Problem description: Copy out the rows from the first one through the line that contains "HornyShex89 webcam", keeping each line unchanged and leaving out the pictures.
── Provided records ──
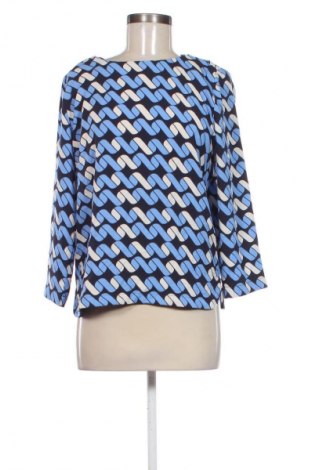 Női blúz Opus, Méret S, Szín Sokszínű, Ár 2 669 Ft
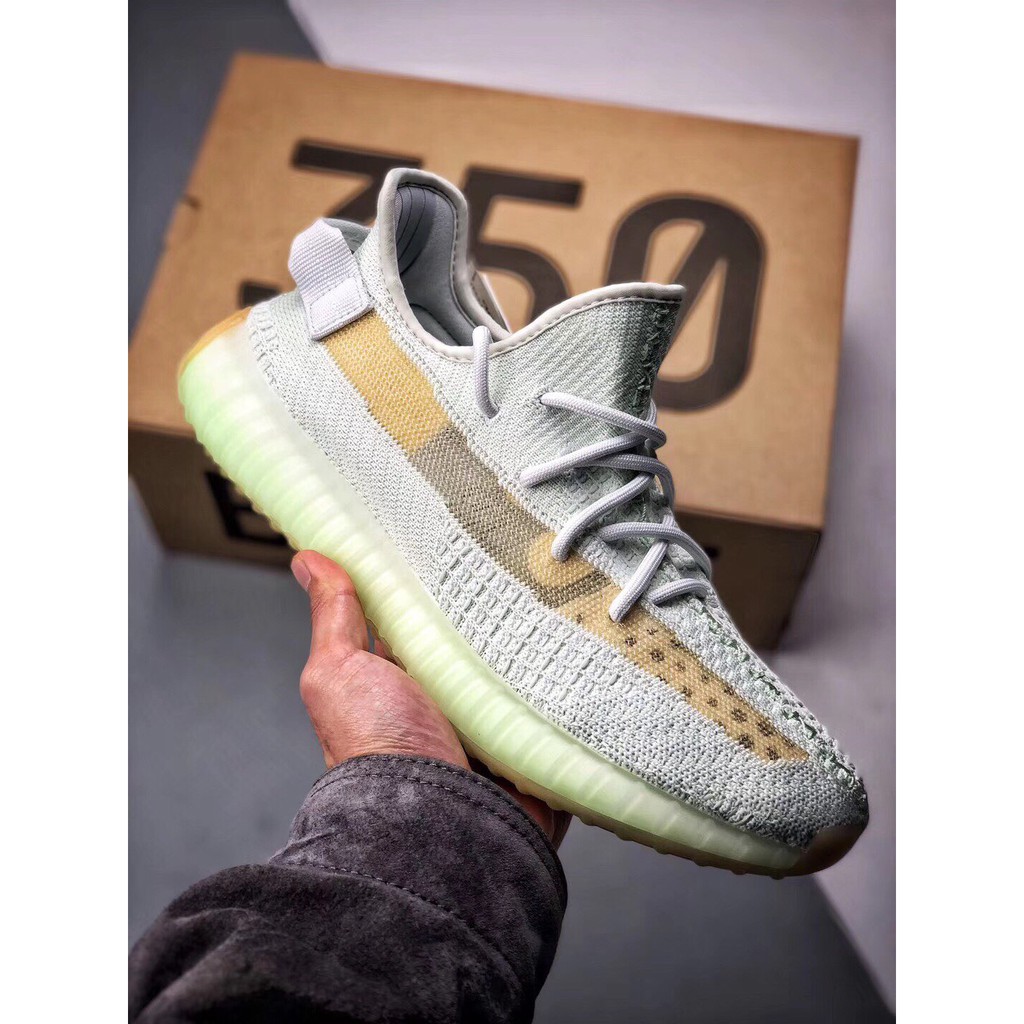 yeezy space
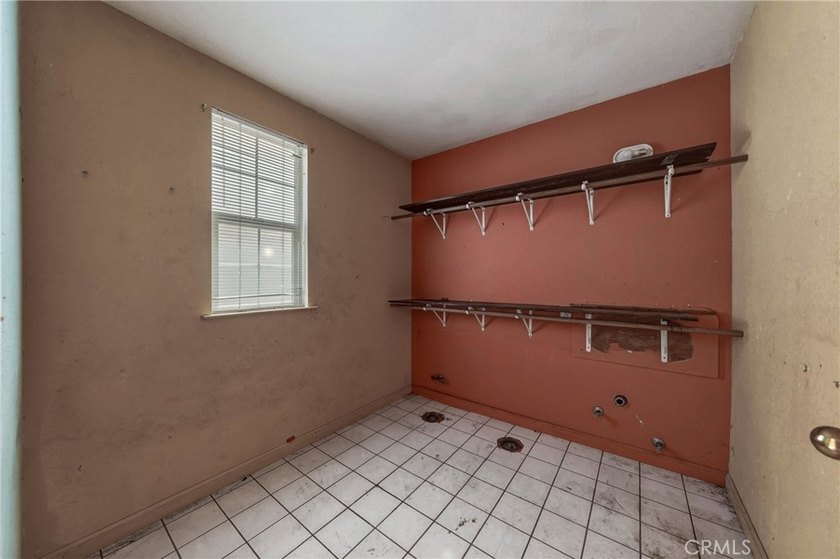 Located in the historic Plaza district of Clearlake Oaks, this - photo 14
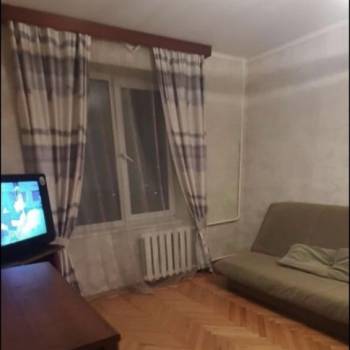 Сдается 2-х комнатная квартира, 40 м²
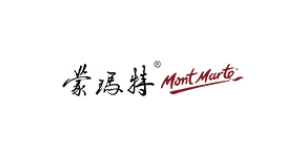 蒙玛特/Mont Marte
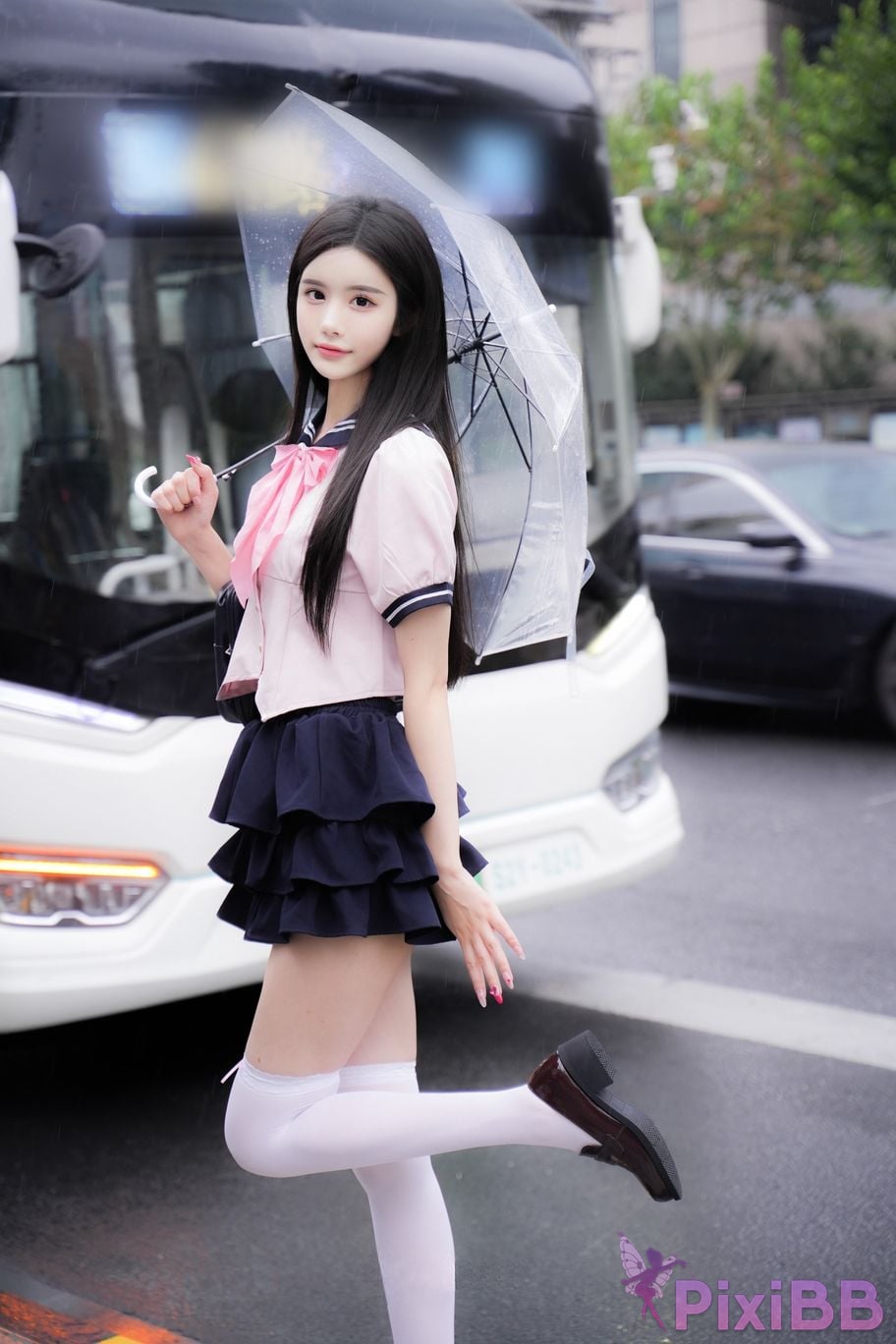 Wan su susu PixiBB.COM 056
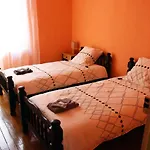 Le Embarque - Gere Par Presta-zen'services - Barque Electrique En Supplement Prázdninový dům *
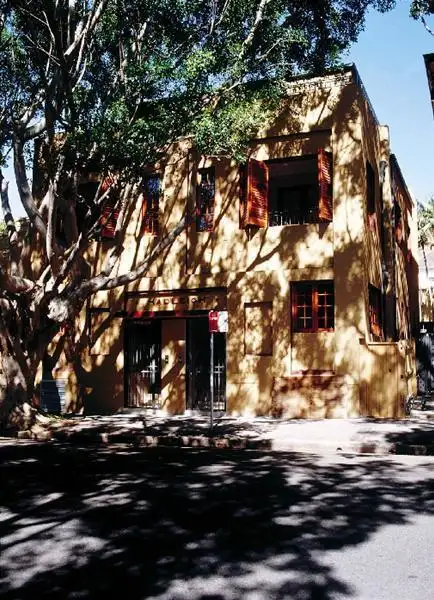 Fifth view of Homely apartment listing, 3/10 Cooper Street, Double Bay NSW 2028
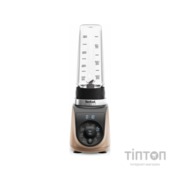 Блендер Tefal BL190AF0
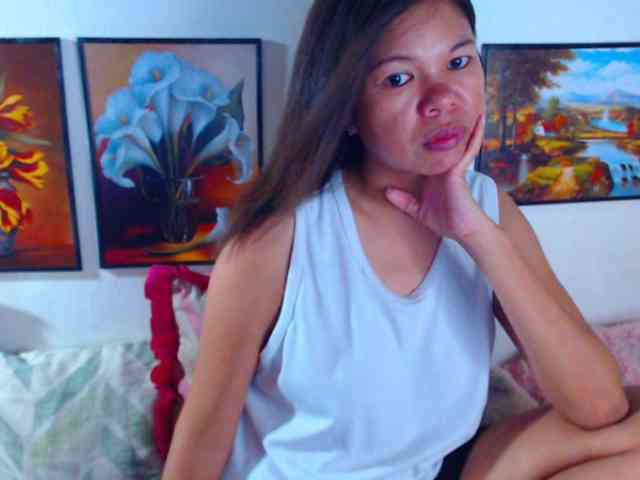 HornyShex89 webcam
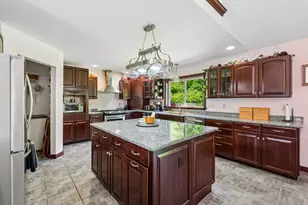261 S Livermore Rd, Turner, ME 04282 - Photo 39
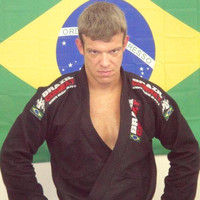 Bernardo Chaves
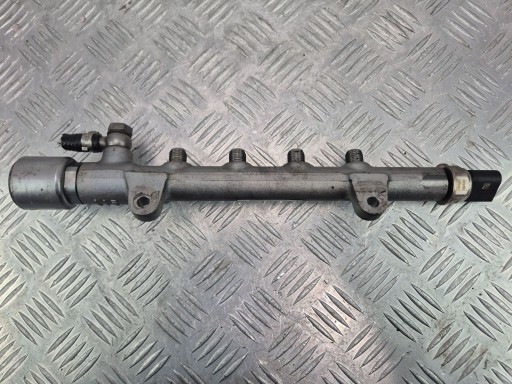 Mercedes E250 CDI C207 W207 2.2 wiring paliwowy A6510700700 651.911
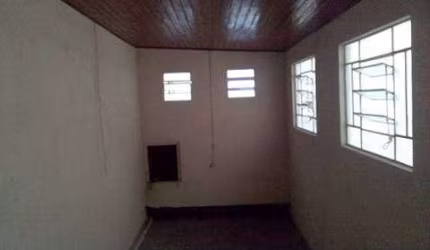 Barracão / Galpão / Depósito à venda na Rua Onze de Agosto, 743, Centro, Campinas, 592 m2 por R$ 2.500.000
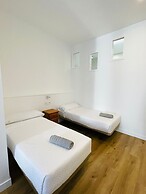 Hostal Ruano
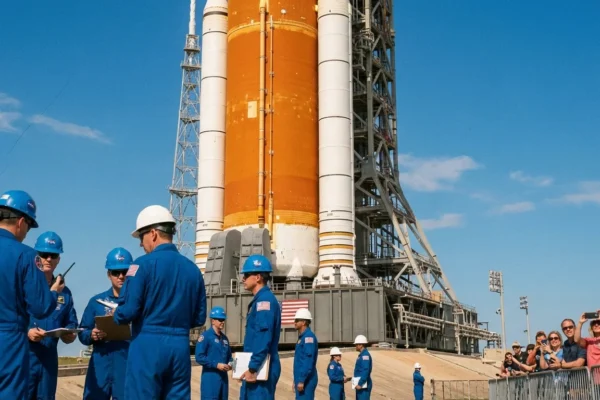 artemis-ii-rolls-moon-flyby-1-1768662234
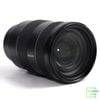 Ống kính Sony FE 24-70mm f/ 2.8 GM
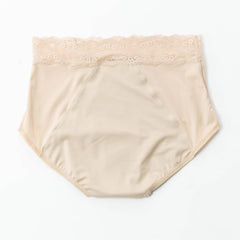 Ada Brief Mini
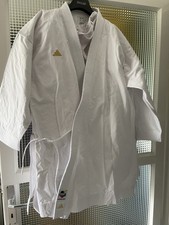 karateanzug gebraucht kaufen karateanzug gebraucht kaufen Berlin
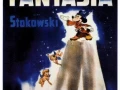 Fantasia (1940) Animación/Disney/1080p/MG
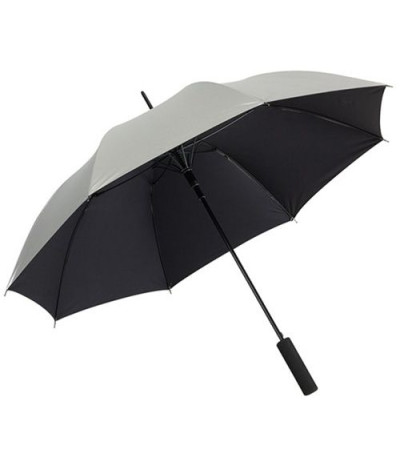 Зонт-трость 901033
───
Solved exercise:
 Női blúz Opus, Méret S, Szín Sokszínű, Ár 2 669 Ft
 yeezy space
 Located in the historic Plaza district of Clearlake Oaks, this - photo 14
 Сдается 2-х комнатная квартира, 40 м²
 蒙玛特/Mont Marte
 Wan su susu PixiBB.COM 056
 Le Embarque - Gere Par Presta-zen'services - Barque Electrique En Supplement Prázdninový dům *
 Fifth view of Homely apartment listing, 3/10 Cooper Street, Double Bay NSW 2028
 Блендер Tefal BL190AF0
 HornyShex89 webcam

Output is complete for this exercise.